Boborykin erriet die Gedanken Boris. Brüllend rannte er hinterher, ergriff Boris am Hemd und riß ihn zurück, bevor dieser das Haus erreicht hatte.
»Du Hund!« schrie er. »Du Schwein! Mir das Gewehr wegnehmen!«
Boris schlug zu. Er traf Boborykin zwischen die Augen. Aber es war, als schlüge er auf einen Felsblock. Seine Faust prallte ab und schmerzte, als habe er sie gebrochen. Boborykin grunzte laut.
Dann hob er seine Hand, ließ sie auf den Kopf Boris' fallen, es klatschte laut, Boris sank zusammen, als stützten den Körper keine Knochen mehr.
»Deutsches Pack!« sagte Boborykin.
Er nahm seine drei Gewehre über die Schulter und ging weg durch den Sumpf.
*
Der Zug, der von Alma-Ata mit den zweihundert neuen Sträflingen nach Karaganda abging, stand auf einem Nebengleis des riesigen Güterbahnhofes und wartete auf die Nacht.
Major Waska Iwanowitsch Poltezky sah noch einmal die Transportlisten durch. Gewissenhaft war hinter jedem Namen der ehemalige Wohnort und der Beruf vermerkt. Bei dem Namen Natascha Trimofa stutzte er. Eine Ärztin? Was macht eine Ärztin bei den Sträflingen? Rußland ist stolz auf seine Ärzte und auf die Erfolge, über die die Welt staunt.
»Hol mir die Trimofa!« rief er einem Unteroffizier zu, der als Wache vor den geschlossenen Waggons hin und her ging.
Der Unteroffizier rannte fort. Nach fünf Minuten war er wieder zurück, ohne Natascha Trimofa. Major Waska Poltezky legte verblüfft die Papiere hin.
»Wo ist sie?« schrie er.
»Im Waggon 4, Genosse Major.«
»Und warum hast du sie nicht mitgebracht?«
»Sie will nicht.«
»Sie –« Major Poltezky legte seine Fäuste auf die Akten, als wäre ein starker Wind gekommen, der sie wegreißen könnte.

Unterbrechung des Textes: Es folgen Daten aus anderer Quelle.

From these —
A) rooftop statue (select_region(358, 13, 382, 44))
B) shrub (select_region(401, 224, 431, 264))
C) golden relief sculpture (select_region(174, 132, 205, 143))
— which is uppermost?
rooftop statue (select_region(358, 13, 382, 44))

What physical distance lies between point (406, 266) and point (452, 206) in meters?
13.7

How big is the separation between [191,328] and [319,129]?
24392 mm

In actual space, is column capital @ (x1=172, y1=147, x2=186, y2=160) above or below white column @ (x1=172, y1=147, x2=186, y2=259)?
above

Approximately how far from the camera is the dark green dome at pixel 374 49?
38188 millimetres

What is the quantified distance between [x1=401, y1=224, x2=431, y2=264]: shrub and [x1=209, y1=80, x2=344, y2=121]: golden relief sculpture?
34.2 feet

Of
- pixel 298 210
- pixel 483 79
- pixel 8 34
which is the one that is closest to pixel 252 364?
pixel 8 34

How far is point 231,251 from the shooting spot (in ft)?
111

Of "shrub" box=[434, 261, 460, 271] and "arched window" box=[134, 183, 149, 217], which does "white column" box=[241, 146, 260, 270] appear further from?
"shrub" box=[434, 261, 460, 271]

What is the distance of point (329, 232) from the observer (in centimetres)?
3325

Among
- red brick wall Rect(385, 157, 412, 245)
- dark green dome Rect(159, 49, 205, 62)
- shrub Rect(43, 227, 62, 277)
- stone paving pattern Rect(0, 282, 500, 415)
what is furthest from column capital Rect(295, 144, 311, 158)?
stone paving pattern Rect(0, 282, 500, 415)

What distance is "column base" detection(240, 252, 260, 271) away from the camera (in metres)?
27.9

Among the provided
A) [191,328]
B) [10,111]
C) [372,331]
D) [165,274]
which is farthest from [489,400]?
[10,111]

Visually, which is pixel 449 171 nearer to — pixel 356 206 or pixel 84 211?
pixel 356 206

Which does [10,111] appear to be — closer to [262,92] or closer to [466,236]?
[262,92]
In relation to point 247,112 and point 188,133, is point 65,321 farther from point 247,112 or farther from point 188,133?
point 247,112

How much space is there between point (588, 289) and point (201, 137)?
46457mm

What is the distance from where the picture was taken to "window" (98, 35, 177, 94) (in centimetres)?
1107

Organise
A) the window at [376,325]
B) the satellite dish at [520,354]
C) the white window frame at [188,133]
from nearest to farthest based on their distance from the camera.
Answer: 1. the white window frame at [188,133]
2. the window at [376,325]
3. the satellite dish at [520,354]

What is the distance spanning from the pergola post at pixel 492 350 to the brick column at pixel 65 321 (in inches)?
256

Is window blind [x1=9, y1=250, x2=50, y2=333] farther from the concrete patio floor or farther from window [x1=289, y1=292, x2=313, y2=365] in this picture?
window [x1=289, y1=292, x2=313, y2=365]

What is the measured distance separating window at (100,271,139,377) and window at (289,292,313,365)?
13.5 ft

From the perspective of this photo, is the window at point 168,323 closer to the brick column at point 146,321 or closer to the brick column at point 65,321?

Die Ungeheuerlichkeit, daß sich in Rußland jemand weigerte, einem Befehl nachzukommen, verschlug ihm die Sprache. Er starrte den Unteroffizier an und schüttelte den Kopf. »Und da bist du einfach weggelaufen, du Idiot? Wozu hast du dein Gewehr?« Er sprang auf und schüttelte die Fäuste. »Man sollte euch alle nach Sibirien schicken!« brüllte er. »Du bringst die Ratte sofort her! Sofort! Und wenn du sie an den Haaren herbeischleifst!«
»Sie ist im Waggon bei einer Kranken, Genosse Major. Sie sagt, die Kranke habe Typhus. Sie macht Wickel.«
»Wickel! Auf einem Transport nach Karaganda! Das muß ich sehen!«
Natascha Trimofa drehte den Kopf nur zur Seite und blickte dann wieder auf die fiebernde Kranke, als Major Poltezky die Waggontür aufriß und in den Wagen sah.
»Trimofa!« brüllte er.
»Genossin Trimofa!« sagte Natascha gleichgültig.
»Ein Staatsfeind ist keine Genossin mehr!« schrie Poltezky.
»Und lautes Schreien ist noch keine Qualifikation für einen Offizier!«
Der Unteroffizier grinste. Poltezky kniff die Augen zusammen und schwieg. Er sah die Ärztin auf dem Waggonboden knien und einem phantasierenden, um sich schlagenden Mädchen Wadenwickel machen, um das hohe Fieber herunterzudrücken.